------ Texte

Archives mensuelles : mars 2016

Oh forage, oh désespoir

 

Avant toutes choses, rendons à César ce qui lui appartient : le titre n’est pas de moi, je l’ai honteusement piqué à une interpellation su le 2ème tunnel du Gothard déposée par le député Vert Vassilis venizelos il y a quelques temps.

Ce n’est cependant pas du Gothard dont j’aimerais parler, mais plutôt d’un référendum qui anime quelque peu la vie politique transalpine depuis quelques semaines.

Les citoyennes et citoyens italiens sont en effet appelés aux urnes le 17 avril prochain, pour décider s’ils veulent suspendre ou non les concessions pour des forages gaziers au large des côtes de la Péninsule.

Car oui, le référendum n’est pas un outil exclusif de la démocratie helvétique. Les italiens ont ainsi aboli la monarchie et proclamé la République en 1946 suite à un référendum, introduit le droit au divorce en 1974 par ce même biais, ou encore mis fin à l’exploitation de centrales nucléaires sur le territoire national en 1987.

Le référendum reste cependant un outil bien moins utilisé que sous nos latitudes, et on a compté en tout et pour tout 66 votes depuis 1946, soit moins d’un par année (il n’y a ainsi par exemple eu aucun vote entre 1946 et 1974, ou entre 2005 et 2009)

Cela s’explique par divers facteurs, dont une particularité qu’on ne connaît pas dans la démocratie directe suisse : le quorum. Pour qu’un référendum soit jugé valable, il faut en effet en Italie qu’au moins 50% des électrices et électeurs + 1 glissent un bulletin dans l’urne. Sinon, quel que soit le résultat, il n’est pas tenu en compte.

27 référendums sur 66 n’ont ainsi pas atteint le quorum.

Les politiciens hostiles à un projet appellent donc généralement la population à ne pas aller voter. Conséquence : ce sont principalement les personnes favorables qui se déplacent, donnant lieu à des scores parfois quelque peu staliniens ( ou vaudois depuis le 20 mars dernier). Il y a ainsi eu 95,5% de OUI en 2011 à un référendum traitant du maintien de la gestion du réseau hydrique par les pouvoirs publics.

Mais sur quoi vote-t-on au juste le 17 avril ?

Sur la fin de toute exploitation de gisements d’hydrocarbure au large des côtes italiennes.

Une loi de 2007 interdit déjà de nouveaux forages, mais permet d’exploiter jusqu’à épuisement les gisements déjà “entamés”. Une coalition de régions côtières italiennes, alliée à des mouvements écologistes, a ainsi lancé ce référendum pour supprimer l’article permettant cette exploitation.  Si le OUI passe le 17 avril, il n’y aura donc plus d’extraction de méthane offshore en Italie.

------------

Consigne 1:
D'après le texte sur le référendum italien, combien d'électeurs doivent voter pour qu'un référendum soit jugé valable en Italie ?
Consigne 2:
Reprenez le texte sur le référendum italien après sa dernière phrase et poursuivez-le.
Les données n'ont aucun rôle dans ce travail.

------ Données

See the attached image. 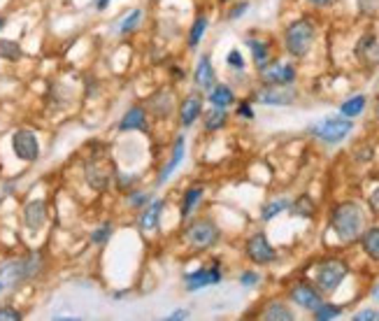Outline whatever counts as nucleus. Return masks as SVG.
<instances>
[{
    "label": "nucleus",
    "mask_w": 379,
    "mask_h": 321,
    "mask_svg": "<svg viewBox=\"0 0 379 321\" xmlns=\"http://www.w3.org/2000/svg\"><path fill=\"white\" fill-rule=\"evenodd\" d=\"M363 223H365V214H363V210H360V205L354 201L340 203L338 208L333 210V214H330V228L335 231L340 242L358 240L360 231H363Z\"/></svg>",
    "instance_id": "f257e3e1"
},
{
    "label": "nucleus",
    "mask_w": 379,
    "mask_h": 321,
    "mask_svg": "<svg viewBox=\"0 0 379 321\" xmlns=\"http://www.w3.org/2000/svg\"><path fill=\"white\" fill-rule=\"evenodd\" d=\"M42 268L40 254H31L26 258H12L0 265V284L3 287H19V284L33 280Z\"/></svg>",
    "instance_id": "f03ea898"
},
{
    "label": "nucleus",
    "mask_w": 379,
    "mask_h": 321,
    "mask_svg": "<svg viewBox=\"0 0 379 321\" xmlns=\"http://www.w3.org/2000/svg\"><path fill=\"white\" fill-rule=\"evenodd\" d=\"M314 35H317V26L310 19L293 21L284 33L286 52L296 58L308 56V52L312 49V45H314Z\"/></svg>",
    "instance_id": "7ed1b4c3"
},
{
    "label": "nucleus",
    "mask_w": 379,
    "mask_h": 321,
    "mask_svg": "<svg viewBox=\"0 0 379 321\" xmlns=\"http://www.w3.org/2000/svg\"><path fill=\"white\" fill-rule=\"evenodd\" d=\"M219 226L212 221V219H196L191 221L189 226H186L184 231V242L189 247H194V250L203 252V250H209V247H214L216 242H219Z\"/></svg>",
    "instance_id": "20e7f679"
},
{
    "label": "nucleus",
    "mask_w": 379,
    "mask_h": 321,
    "mask_svg": "<svg viewBox=\"0 0 379 321\" xmlns=\"http://www.w3.org/2000/svg\"><path fill=\"white\" fill-rule=\"evenodd\" d=\"M352 129H354L352 119H347V117H326V119L317 121V124H312L310 133L314 137H319L321 142H326V144H338V142L345 140L349 133H352Z\"/></svg>",
    "instance_id": "39448f33"
},
{
    "label": "nucleus",
    "mask_w": 379,
    "mask_h": 321,
    "mask_svg": "<svg viewBox=\"0 0 379 321\" xmlns=\"http://www.w3.org/2000/svg\"><path fill=\"white\" fill-rule=\"evenodd\" d=\"M347 265L340 261V258H326V261L314 265V282L321 291H335L347 277Z\"/></svg>",
    "instance_id": "423d86ee"
},
{
    "label": "nucleus",
    "mask_w": 379,
    "mask_h": 321,
    "mask_svg": "<svg viewBox=\"0 0 379 321\" xmlns=\"http://www.w3.org/2000/svg\"><path fill=\"white\" fill-rule=\"evenodd\" d=\"M12 151H14L16 159L23 161V163L38 161V156H40V142H38V137H35V133L28 131V129L16 131L14 135H12Z\"/></svg>",
    "instance_id": "0eeeda50"
},
{
    "label": "nucleus",
    "mask_w": 379,
    "mask_h": 321,
    "mask_svg": "<svg viewBox=\"0 0 379 321\" xmlns=\"http://www.w3.org/2000/svg\"><path fill=\"white\" fill-rule=\"evenodd\" d=\"M246 256H249V261H254L258 265H268L277 258V252H275V247L268 242L266 235L254 233L249 240H246Z\"/></svg>",
    "instance_id": "6e6552de"
},
{
    "label": "nucleus",
    "mask_w": 379,
    "mask_h": 321,
    "mask_svg": "<svg viewBox=\"0 0 379 321\" xmlns=\"http://www.w3.org/2000/svg\"><path fill=\"white\" fill-rule=\"evenodd\" d=\"M182 280H184L186 291H200V289L214 287V284L221 282V268L219 265H212V268H198L194 272H186Z\"/></svg>",
    "instance_id": "1a4fd4ad"
},
{
    "label": "nucleus",
    "mask_w": 379,
    "mask_h": 321,
    "mask_svg": "<svg viewBox=\"0 0 379 321\" xmlns=\"http://www.w3.org/2000/svg\"><path fill=\"white\" fill-rule=\"evenodd\" d=\"M261 80L268 87H288L296 82V68L291 63H268L261 68Z\"/></svg>",
    "instance_id": "9d476101"
},
{
    "label": "nucleus",
    "mask_w": 379,
    "mask_h": 321,
    "mask_svg": "<svg viewBox=\"0 0 379 321\" xmlns=\"http://www.w3.org/2000/svg\"><path fill=\"white\" fill-rule=\"evenodd\" d=\"M112 175H114V168L110 161H103V159H91L87 163V179L93 189L98 191H105L107 186L112 184Z\"/></svg>",
    "instance_id": "9b49d317"
},
{
    "label": "nucleus",
    "mask_w": 379,
    "mask_h": 321,
    "mask_svg": "<svg viewBox=\"0 0 379 321\" xmlns=\"http://www.w3.org/2000/svg\"><path fill=\"white\" fill-rule=\"evenodd\" d=\"M296 98H298V93L288 87H266L254 96V100L261 102V105H279V107L293 105Z\"/></svg>",
    "instance_id": "f8f14e48"
},
{
    "label": "nucleus",
    "mask_w": 379,
    "mask_h": 321,
    "mask_svg": "<svg viewBox=\"0 0 379 321\" xmlns=\"http://www.w3.org/2000/svg\"><path fill=\"white\" fill-rule=\"evenodd\" d=\"M288 298L296 302L298 307H303V310H310V312H314L317 307L321 305V294H319L317 289L312 287V284H305V282L296 284V287L288 291Z\"/></svg>",
    "instance_id": "ddd939ff"
},
{
    "label": "nucleus",
    "mask_w": 379,
    "mask_h": 321,
    "mask_svg": "<svg viewBox=\"0 0 379 321\" xmlns=\"http://www.w3.org/2000/svg\"><path fill=\"white\" fill-rule=\"evenodd\" d=\"M165 210V201H152L147 203L137 217V226H140L142 233H154L156 228L161 226V217H163Z\"/></svg>",
    "instance_id": "4468645a"
},
{
    "label": "nucleus",
    "mask_w": 379,
    "mask_h": 321,
    "mask_svg": "<svg viewBox=\"0 0 379 321\" xmlns=\"http://www.w3.org/2000/svg\"><path fill=\"white\" fill-rule=\"evenodd\" d=\"M184 154H186V142H184V135H179L177 140H174V144H172V154H170V159H168L165 166L161 168L159 179H156V186H163L165 181L172 177V173L177 170L179 166H182Z\"/></svg>",
    "instance_id": "2eb2a0df"
},
{
    "label": "nucleus",
    "mask_w": 379,
    "mask_h": 321,
    "mask_svg": "<svg viewBox=\"0 0 379 321\" xmlns=\"http://www.w3.org/2000/svg\"><path fill=\"white\" fill-rule=\"evenodd\" d=\"M47 221V203L45 201H31L23 205V226L31 233H38Z\"/></svg>",
    "instance_id": "dca6fc26"
},
{
    "label": "nucleus",
    "mask_w": 379,
    "mask_h": 321,
    "mask_svg": "<svg viewBox=\"0 0 379 321\" xmlns=\"http://www.w3.org/2000/svg\"><path fill=\"white\" fill-rule=\"evenodd\" d=\"M194 82L200 91H209L216 84V72L212 68V58H209V54H203V56L198 58L196 70H194Z\"/></svg>",
    "instance_id": "f3484780"
},
{
    "label": "nucleus",
    "mask_w": 379,
    "mask_h": 321,
    "mask_svg": "<svg viewBox=\"0 0 379 321\" xmlns=\"http://www.w3.org/2000/svg\"><path fill=\"white\" fill-rule=\"evenodd\" d=\"M200 114H203V98L200 96L198 93L186 96V98L182 100V105H179V121H182L184 129H191Z\"/></svg>",
    "instance_id": "a211bd4d"
},
{
    "label": "nucleus",
    "mask_w": 379,
    "mask_h": 321,
    "mask_svg": "<svg viewBox=\"0 0 379 321\" xmlns=\"http://www.w3.org/2000/svg\"><path fill=\"white\" fill-rule=\"evenodd\" d=\"M147 110L144 107H130L128 112L124 114L122 121H119V131L128 133V131H147Z\"/></svg>",
    "instance_id": "6ab92c4d"
},
{
    "label": "nucleus",
    "mask_w": 379,
    "mask_h": 321,
    "mask_svg": "<svg viewBox=\"0 0 379 321\" xmlns=\"http://www.w3.org/2000/svg\"><path fill=\"white\" fill-rule=\"evenodd\" d=\"M356 54L360 60H365L368 65H377L379 63V42L372 33L363 35L356 45Z\"/></svg>",
    "instance_id": "aec40b11"
},
{
    "label": "nucleus",
    "mask_w": 379,
    "mask_h": 321,
    "mask_svg": "<svg viewBox=\"0 0 379 321\" xmlns=\"http://www.w3.org/2000/svg\"><path fill=\"white\" fill-rule=\"evenodd\" d=\"M246 47L251 49V58H254L256 68H266L270 63V45L266 40H258V38H246Z\"/></svg>",
    "instance_id": "412c9836"
},
{
    "label": "nucleus",
    "mask_w": 379,
    "mask_h": 321,
    "mask_svg": "<svg viewBox=\"0 0 379 321\" xmlns=\"http://www.w3.org/2000/svg\"><path fill=\"white\" fill-rule=\"evenodd\" d=\"M203 196H205V189H203V186H191V189H186L182 196V205H179V214H182L184 219L191 217V212L200 205Z\"/></svg>",
    "instance_id": "4be33fe9"
},
{
    "label": "nucleus",
    "mask_w": 379,
    "mask_h": 321,
    "mask_svg": "<svg viewBox=\"0 0 379 321\" xmlns=\"http://www.w3.org/2000/svg\"><path fill=\"white\" fill-rule=\"evenodd\" d=\"M207 100L212 102L214 107H231L233 102H236V93H233V89L226 87V84H214V87L209 89Z\"/></svg>",
    "instance_id": "5701e85b"
},
{
    "label": "nucleus",
    "mask_w": 379,
    "mask_h": 321,
    "mask_svg": "<svg viewBox=\"0 0 379 321\" xmlns=\"http://www.w3.org/2000/svg\"><path fill=\"white\" fill-rule=\"evenodd\" d=\"M261 319H266V321H293V312L288 310L284 302L273 300L261 310Z\"/></svg>",
    "instance_id": "b1692460"
},
{
    "label": "nucleus",
    "mask_w": 379,
    "mask_h": 321,
    "mask_svg": "<svg viewBox=\"0 0 379 321\" xmlns=\"http://www.w3.org/2000/svg\"><path fill=\"white\" fill-rule=\"evenodd\" d=\"M226 121H228V112H226V107H214V105H212V110H207V112H205V119H203V126H205V131H207V133H214V131H221V129H224Z\"/></svg>",
    "instance_id": "393cba45"
},
{
    "label": "nucleus",
    "mask_w": 379,
    "mask_h": 321,
    "mask_svg": "<svg viewBox=\"0 0 379 321\" xmlns=\"http://www.w3.org/2000/svg\"><path fill=\"white\" fill-rule=\"evenodd\" d=\"M360 247L368 254L372 261H379V226L368 228L363 235H360Z\"/></svg>",
    "instance_id": "a878e982"
},
{
    "label": "nucleus",
    "mask_w": 379,
    "mask_h": 321,
    "mask_svg": "<svg viewBox=\"0 0 379 321\" xmlns=\"http://www.w3.org/2000/svg\"><path fill=\"white\" fill-rule=\"evenodd\" d=\"M365 102H368L365 96H360V93L354 96V98H349V100H345L340 105V114H342V117H347V119H356L358 114H363Z\"/></svg>",
    "instance_id": "bb28decb"
},
{
    "label": "nucleus",
    "mask_w": 379,
    "mask_h": 321,
    "mask_svg": "<svg viewBox=\"0 0 379 321\" xmlns=\"http://www.w3.org/2000/svg\"><path fill=\"white\" fill-rule=\"evenodd\" d=\"M205 30H207V16H198V19L194 21V26H191L189 30V47L191 49H196L198 45L203 42V38H205Z\"/></svg>",
    "instance_id": "cd10ccee"
},
{
    "label": "nucleus",
    "mask_w": 379,
    "mask_h": 321,
    "mask_svg": "<svg viewBox=\"0 0 379 321\" xmlns=\"http://www.w3.org/2000/svg\"><path fill=\"white\" fill-rule=\"evenodd\" d=\"M288 210H291L293 214H298V217H305V219H310V217L314 214L317 205H314V201H312L310 196H300L298 201H293L291 205H288Z\"/></svg>",
    "instance_id": "c85d7f7f"
},
{
    "label": "nucleus",
    "mask_w": 379,
    "mask_h": 321,
    "mask_svg": "<svg viewBox=\"0 0 379 321\" xmlns=\"http://www.w3.org/2000/svg\"><path fill=\"white\" fill-rule=\"evenodd\" d=\"M23 56V52H21V47H19V42H14V40H0V58L3 60H12V63H16Z\"/></svg>",
    "instance_id": "c756f323"
},
{
    "label": "nucleus",
    "mask_w": 379,
    "mask_h": 321,
    "mask_svg": "<svg viewBox=\"0 0 379 321\" xmlns=\"http://www.w3.org/2000/svg\"><path fill=\"white\" fill-rule=\"evenodd\" d=\"M288 205H291V201H286V198H279V201H270L263 205V210H261V219L263 221H273L279 212H284L288 210Z\"/></svg>",
    "instance_id": "7c9ffc66"
},
{
    "label": "nucleus",
    "mask_w": 379,
    "mask_h": 321,
    "mask_svg": "<svg viewBox=\"0 0 379 321\" xmlns=\"http://www.w3.org/2000/svg\"><path fill=\"white\" fill-rule=\"evenodd\" d=\"M142 16H144V12L142 10H133V12H128V16L122 21V26H119V33L122 35H128V33H133V30L140 26V21H142Z\"/></svg>",
    "instance_id": "2f4dec72"
},
{
    "label": "nucleus",
    "mask_w": 379,
    "mask_h": 321,
    "mask_svg": "<svg viewBox=\"0 0 379 321\" xmlns=\"http://www.w3.org/2000/svg\"><path fill=\"white\" fill-rule=\"evenodd\" d=\"M342 314V307L340 305H326V302H321V305L314 310V319L317 321H330V319H338Z\"/></svg>",
    "instance_id": "473e14b6"
},
{
    "label": "nucleus",
    "mask_w": 379,
    "mask_h": 321,
    "mask_svg": "<svg viewBox=\"0 0 379 321\" xmlns=\"http://www.w3.org/2000/svg\"><path fill=\"white\" fill-rule=\"evenodd\" d=\"M112 231H114V228H112V223H110V221L103 223V226H98V228H95V231L91 233V242H93L95 247H103V245H107V240L112 238Z\"/></svg>",
    "instance_id": "72a5a7b5"
},
{
    "label": "nucleus",
    "mask_w": 379,
    "mask_h": 321,
    "mask_svg": "<svg viewBox=\"0 0 379 321\" xmlns=\"http://www.w3.org/2000/svg\"><path fill=\"white\" fill-rule=\"evenodd\" d=\"M149 201H152V196H149L147 191H133L128 196V208H133V210H142L144 205H147Z\"/></svg>",
    "instance_id": "f704fd0d"
},
{
    "label": "nucleus",
    "mask_w": 379,
    "mask_h": 321,
    "mask_svg": "<svg viewBox=\"0 0 379 321\" xmlns=\"http://www.w3.org/2000/svg\"><path fill=\"white\" fill-rule=\"evenodd\" d=\"M258 282H261V275H258V272H254V270H246V272H242V275H240V284H242V287H246V289L256 287Z\"/></svg>",
    "instance_id": "c9c22d12"
},
{
    "label": "nucleus",
    "mask_w": 379,
    "mask_h": 321,
    "mask_svg": "<svg viewBox=\"0 0 379 321\" xmlns=\"http://www.w3.org/2000/svg\"><path fill=\"white\" fill-rule=\"evenodd\" d=\"M226 63L231 65V68H236V70H244V58H242V54H240L238 49H231V52H228Z\"/></svg>",
    "instance_id": "e433bc0d"
},
{
    "label": "nucleus",
    "mask_w": 379,
    "mask_h": 321,
    "mask_svg": "<svg viewBox=\"0 0 379 321\" xmlns=\"http://www.w3.org/2000/svg\"><path fill=\"white\" fill-rule=\"evenodd\" d=\"M23 314L16 307H0V321H21Z\"/></svg>",
    "instance_id": "4c0bfd02"
},
{
    "label": "nucleus",
    "mask_w": 379,
    "mask_h": 321,
    "mask_svg": "<svg viewBox=\"0 0 379 321\" xmlns=\"http://www.w3.org/2000/svg\"><path fill=\"white\" fill-rule=\"evenodd\" d=\"M246 10H249V3H238L236 8H233L231 12H228V19H231V21L240 19V16H242Z\"/></svg>",
    "instance_id": "58836bf2"
},
{
    "label": "nucleus",
    "mask_w": 379,
    "mask_h": 321,
    "mask_svg": "<svg viewBox=\"0 0 379 321\" xmlns=\"http://www.w3.org/2000/svg\"><path fill=\"white\" fill-rule=\"evenodd\" d=\"M368 205H370V210H372V214L379 217V186L375 191L370 193V198H368Z\"/></svg>",
    "instance_id": "ea45409f"
},
{
    "label": "nucleus",
    "mask_w": 379,
    "mask_h": 321,
    "mask_svg": "<svg viewBox=\"0 0 379 321\" xmlns=\"http://www.w3.org/2000/svg\"><path fill=\"white\" fill-rule=\"evenodd\" d=\"M238 114H240V117H244V119H254V110H251L249 102H240Z\"/></svg>",
    "instance_id": "a19ab883"
},
{
    "label": "nucleus",
    "mask_w": 379,
    "mask_h": 321,
    "mask_svg": "<svg viewBox=\"0 0 379 321\" xmlns=\"http://www.w3.org/2000/svg\"><path fill=\"white\" fill-rule=\"evenodd\" d=\"M372 319H377V312L372 310H360L358 314H354V321H372Z\"/></svg>",
    "instance_id": "79ce46f5"
},
{
    "label": "nucleus",
    "mask_w": 379,
    "mask_h": 321,
    "mask_svg": "<svg viewBox=\"0 0 379 321\" xmlns=\"http://www.w3.org/2000/svg\"><path fill=\"white\" fill-rule=\"evenodd\" d=\"M177 319H189V312L186 310H174L165 317V321H177Z\"/></svg>",
    "instance_id": "37998d69"
},
{
    "label": "nucleus",
    "mask_w": 379,
    "mask_h": 321,
    "mask_svg": "<svg viewBox=\"0 0 379 321\" xmlns=\"http://www.w3.org/2000/svg\"><path fill=\"white\" fill-rule=\"evenodd\" d=\"M110 3H112V0H95V10H98V12H105L107 8H110Z\"/></svg>",
    "instance_id": "c03bdc74"
},
{
    "label": "nucleus",
    "mask_w": 379,
    "mask_h": 321,
    "mask_svg": "<svg viewBox=\"0 0 379 321\" xmlns=\"http://www.w3.org/2000/svg\"><path fill=\"white\" fill-rule=\"evenodd\" d=\"M308 3L317 5V8H326V5L330 3V0H308Z\"/></svg>",
    "instance_id": "a18cd8bd"
},
{
    "label": "nucleus",
    "mask_w": 379,
    "mask_h": 321,
    "mask_svg": "<svg viewBox=\"0 0 379 321\" xmlns=\"http://www.w3.org/2000/svg\"><path fill=\"white\" fill-rule=\"evenodd\" d=\"M372 298H375V300H379V284H377L375 289H372Z\"/></svg>",
    "instance_id": "49530a36"
},
{
    "label": "nucleus",
    "mask_w": 379,
    "mask_h": 321,
    "mask_svg": "<svg viewBox=\"0 0 379 321\" xmlns=\"http://www.w3.org/2000/svg\"><path fill=\"white\" fill-rule=\"evenodd\" d=\"M5 26V19H3V16H0V28H3Z\"/></svg>",
    "instance_id": "de8ad7c7"
},
{
    "label": "nucleus",
    "mask_w": 379,
    "mask_h": 321,
    "mask_svg": "<svg viewBox=\"0 0 379 321\" xmlns=\"http://www.w3.org/2000/svg\"><path fill=\"white\" fill-rule=\"evenodd\" d=\"M377 119H379V105H377Z\"/></svg>",
    "instance_id": "09e8293b"
},
{
    "label": "nucleus",
    "mask_w": 379,
    "mask_h": 321,
    "mask_svg": "<svg viewBox=\"0 0 379 321\" xmlns=\"http://www.w3.org/2000/svg\"><path fill=\"white\" fill-rule=\"evenodd\" d=\"M0 291H3V284H0Z\"/></svg>",
    "instance_id": "8fccbe9b"
},
{
    "label": "nucleus",
    "mask_w": 379,
    "mask_h": 321,
    "mask_svg": "<svg viewBox=\"0 0 379 321\" xmlns=\"http://www.w3.org/2000/svg\"><path fill=\"white\" fill-rule=\"evenodd\" d=\"M377 319H379V314H377Z\"/></svg>",
    "instance_id": "3c124183"
},
{
    "label": "nucleus",
    "mask_w": 379,
    "mask_h": 321,
    "mask_svg": "<svg viewBox=\"0 0 379 321\" xmlns=\"http://www.w3.org/2000/svg\"><path fill=\"white\" fill-rule=\"evenodd\" d=\"M224 3H226V0H224Z\"/></svg>",
    "instance_id": "603ef678"
}]
</instances>
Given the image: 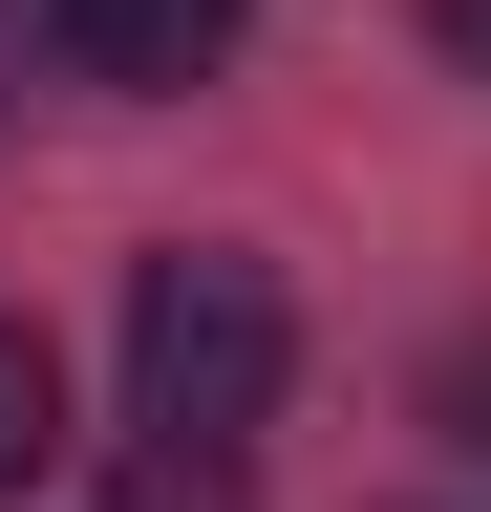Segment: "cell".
<instances>
[{"label": "cell", "mask_w": 491, "mask_h": 512, "mask_svg": "<svg viewBox=\"0 0 491 512\" xmlns=\"http://www.w3.org/2000/svg\"><path fill=\"white\" fill-rule=\"evenodd\" d=\"M278 363H299L278 256H235V235H171V256H129V427H150V448H257Z\"/></svg>", "instance_id": "obj_1"}, {"label": "cell", "mask_w": 491, "mask_h": 512, "mask_svg": "<svg viewBox=\"0 0 491 512\" xmlns=\"http://www.w3.org/2000/svg\"><path fill=\"white\" fill-rule=\"evenodd\" d=\"M235 22H257V0H43V43H65V86H129V107L214 86V64H235Z\"/></svg>", "instance_id": "obj_2"}, {"label": "cell", "mask_w": 491, "mask_h": 512, "mask_svg": "<svg viewBox=\"0 0 491 512\" xmlns=\"http://www.w3.org/2000/svg\"><path fill=\"white\" fill-rule=\"evenodd\" d=\"M65 470V363H43V320H0V491Z\"/></svg>", "instance_id": "obj_3"}, {"label": "cell", "mask_w": 491, "mask_h": 512, "mask_svg": "<svg viewBox=\"0 0 491 512\" xmlns=\"http://www.w3.org/2000/svg\"><path fill=\"white\" fill-rule=\"evenodd\" d=\"M427 43H449V64H470V86H491V0H427Z\"/></svg>", "instance_id": "obj_4"}, {"label": "cell", "mask_w": 491, "mask_h": 512, "mask_svg": "<svg viewBox=\"0 0 491 512\" xmlns=\"http://www.w3.org/2000/svg\"><path fill=\"white\" fill-rule=\"evenodd\" d=\"M449 427H470V448H491V342H449Z\"/></svg>", "instance_id": "obj_5"}]
</instances>
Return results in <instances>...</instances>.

------------

Réponse 1:
Au moins 50 % des électrices et électeurs, plus un.

Réponse 2:
La campagne peine un peu à décoller, notamment à cause de fronts assez hétéroclites et divisés. Au delà de la classique opposition écologistes-patronat, on ne trouve en effet pas un front gauche-droite traditionnel:
Le Parti Démocrate (centre gauche) de Matteo Renzi est ainsi divisé, tout comme le parti de Berlusconi, Forza Italia. Le premier ministre appelle ainsi par exemple à déserter les urnes, prétextant que l’Italie a besoin d’hydrocarbures bon marché pour relancer son économie, alors que de nombreux parlementaires et sénateurs de son parti militent pour le OUI.

 

À titre personnel, je ne peux qu’espérer que le quorum sera atteint, et que l’Italie se tourne résolument, à l’image d’autres pays européens pourtant moins bien lotis en termes d’ensoleillement, vers les énergies renouvelables et l’efficacité énergétique. le méthane, c’est tellement 20ème siècle…

 

 

 

 

Ne pas vendre la peau de l’ours…

 

Souvenez-vous : les mauvais résultats des partis écologistes en Suisse et en Europe ces dernières années avaient amené journalistes, analystes et politiciens d’autres bords à annoncer avec plus ou moins de fracas la fin de l’écologie politique, devenue obsolète au vu de la reprise de ses thèmes par tous les partis.

Or que constate-t-on aujourd’hui ? Tout d’abord que les mauvais résultats de hier sont en partie à relativiser, car si des pertes importantes ont été enregistrées dans certains cantons ou régions, ailleurs les Verts – que ce soit en Suisse ou en Europe – ont progressé.

Et puis, et c’est sans doute le plus important, cette tendance à la baisse que certaines Cassandres jugeaient inéluctable semble avoir sérieusement du plomb dans l’aile.

La semaine dernière, c’étaient les Verts allemands qui fêtaient,  devenant le premier parti (30% des voix) dans une région de 13 millions d’habitants, le Bade Wurtemberg.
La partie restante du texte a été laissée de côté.